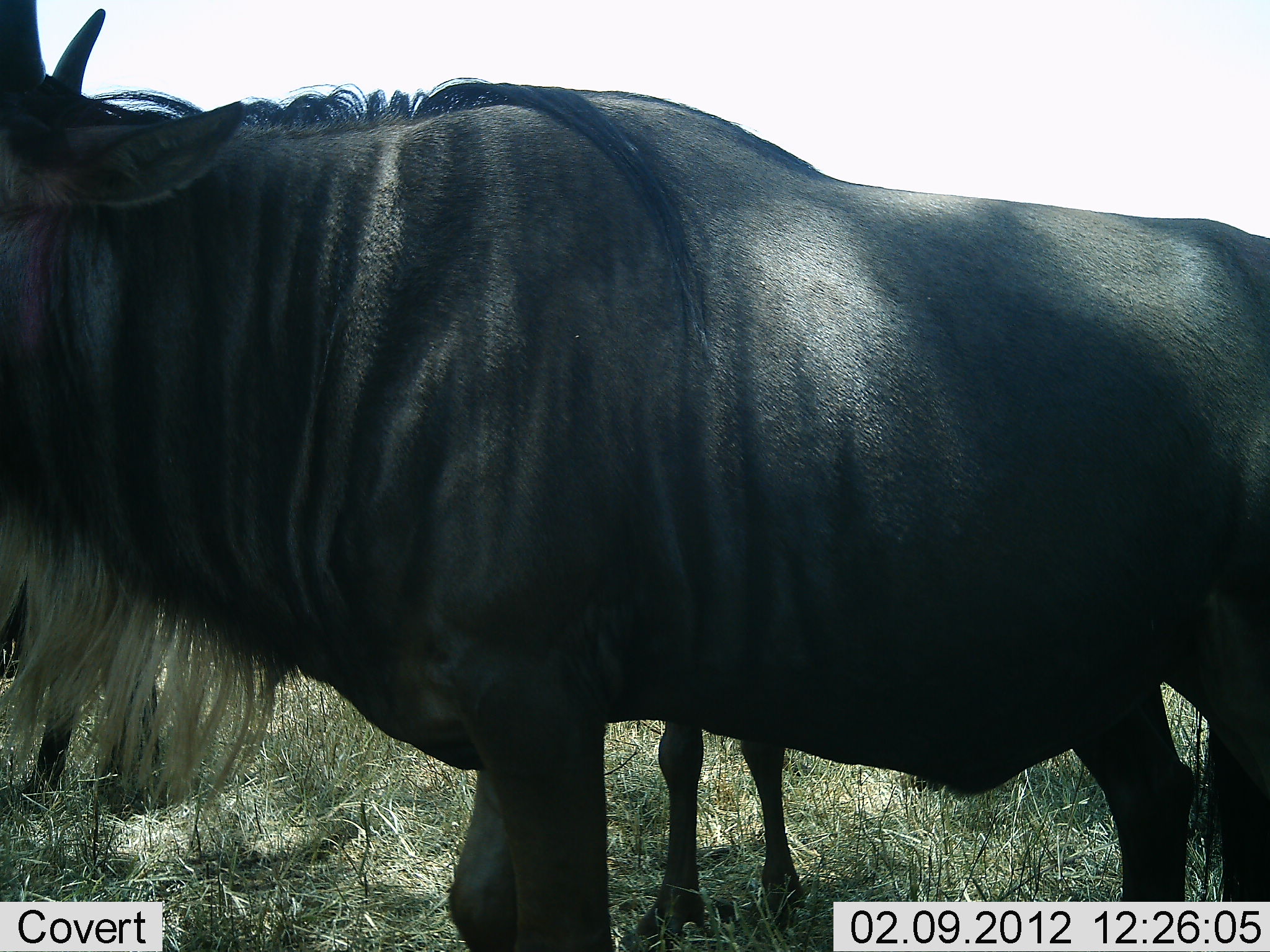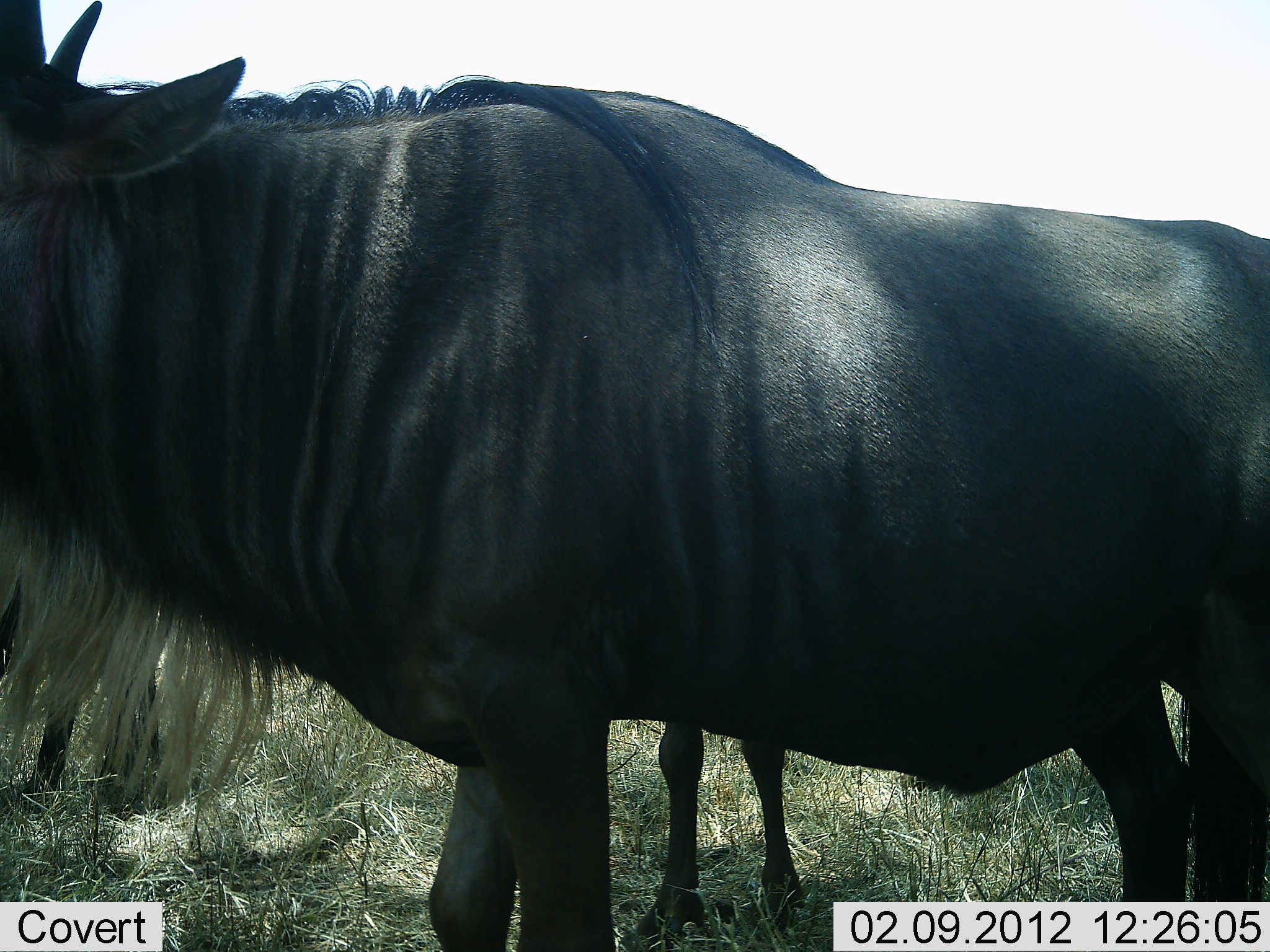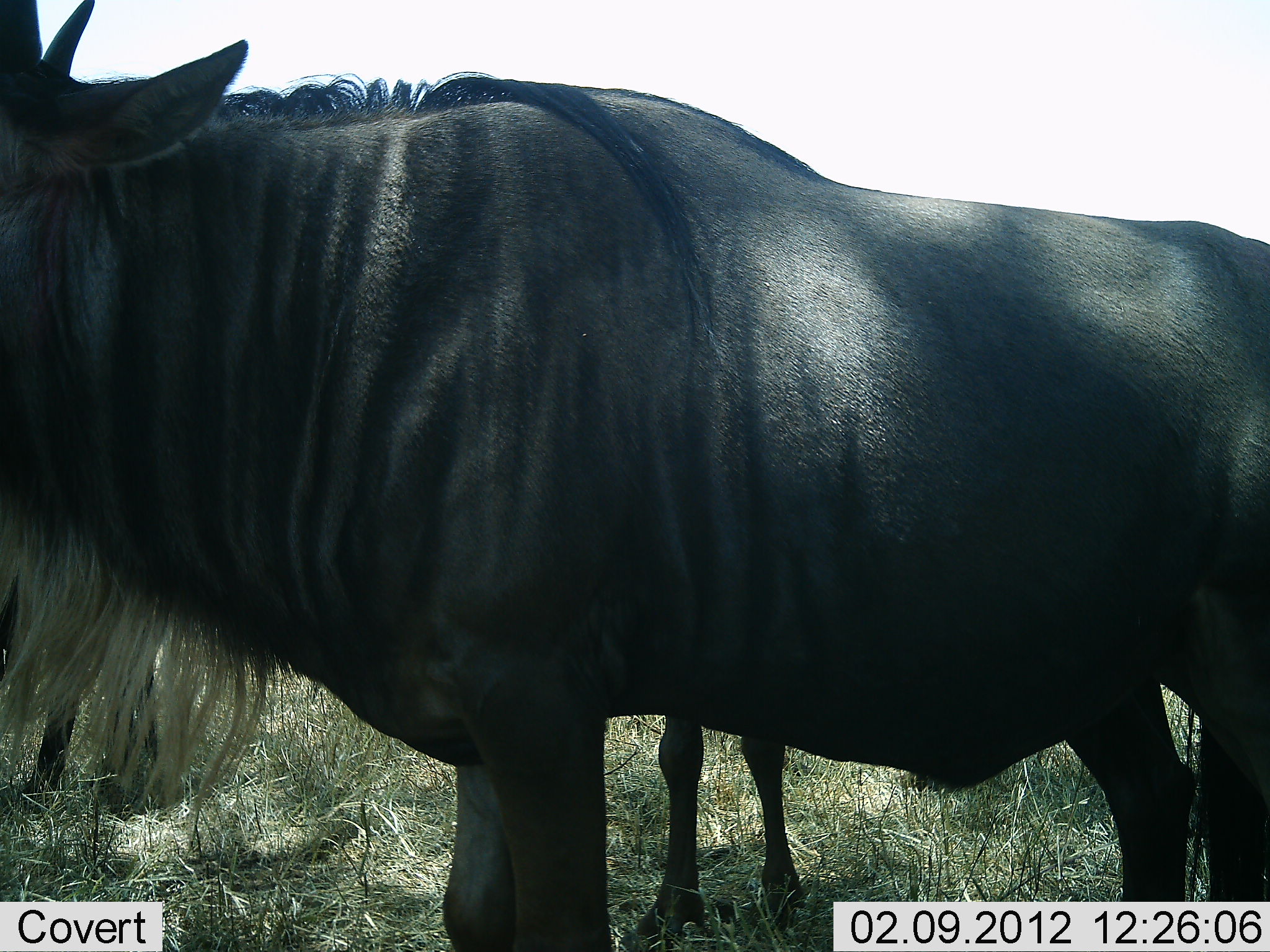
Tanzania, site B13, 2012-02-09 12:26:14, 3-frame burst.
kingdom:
===
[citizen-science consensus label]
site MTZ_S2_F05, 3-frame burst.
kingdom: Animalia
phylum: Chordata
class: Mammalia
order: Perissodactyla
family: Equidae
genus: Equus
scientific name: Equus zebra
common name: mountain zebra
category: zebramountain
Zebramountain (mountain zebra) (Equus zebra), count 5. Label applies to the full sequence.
===
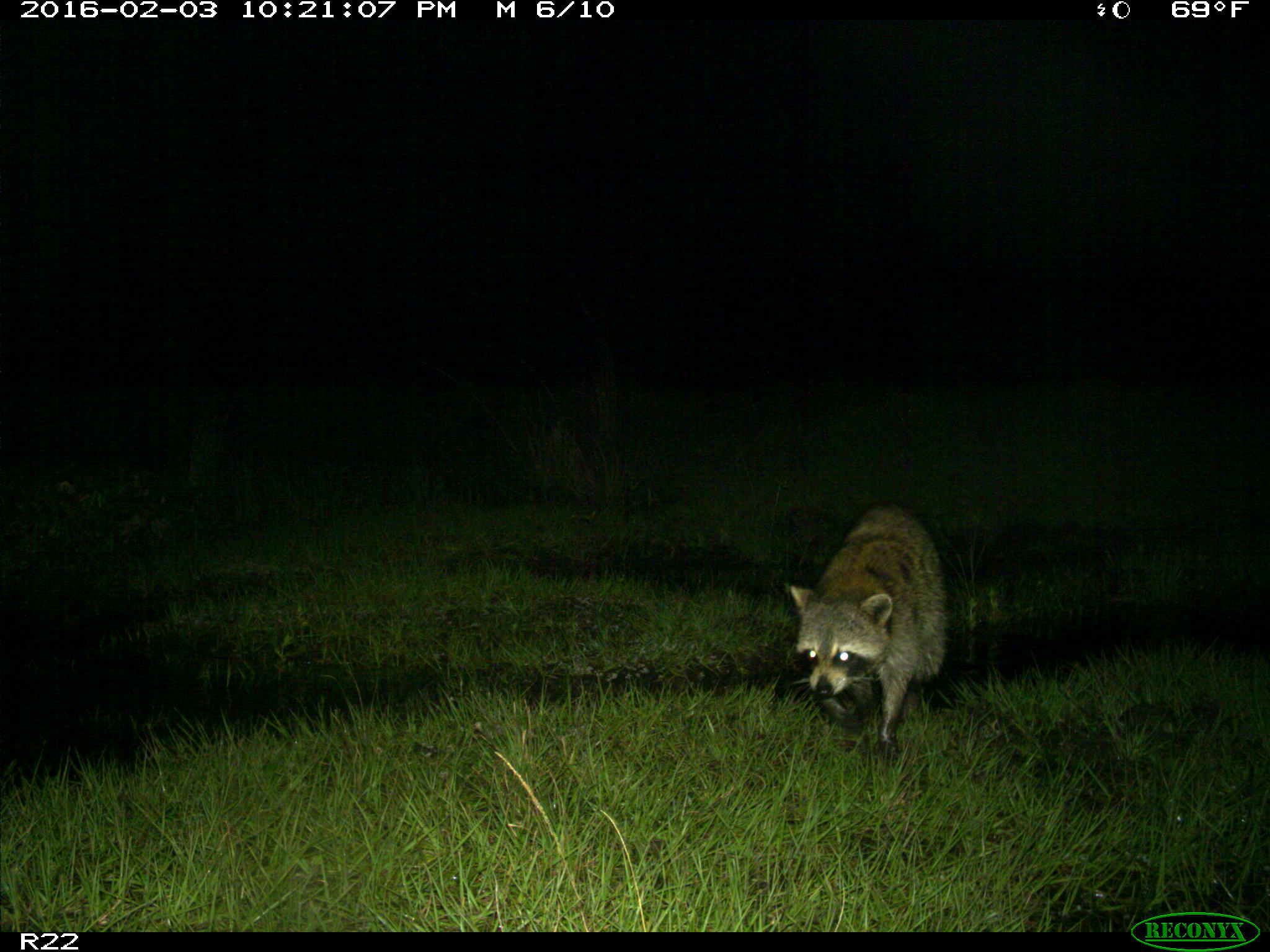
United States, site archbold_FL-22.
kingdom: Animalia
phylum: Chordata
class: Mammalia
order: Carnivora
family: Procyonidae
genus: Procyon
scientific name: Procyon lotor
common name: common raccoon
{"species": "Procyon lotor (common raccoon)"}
===
■ **TASK INSTRUCTIONS**: List the lines of the material in which the word "site" occurs.

■ **RESULT FOR THIS TASK**:
Tanzania, site B13, 2012-02-09 12:26:14, 3-frame burst.
site MTZ_S2_F05, 3-frame burst.
United States, site archbold_FL-22.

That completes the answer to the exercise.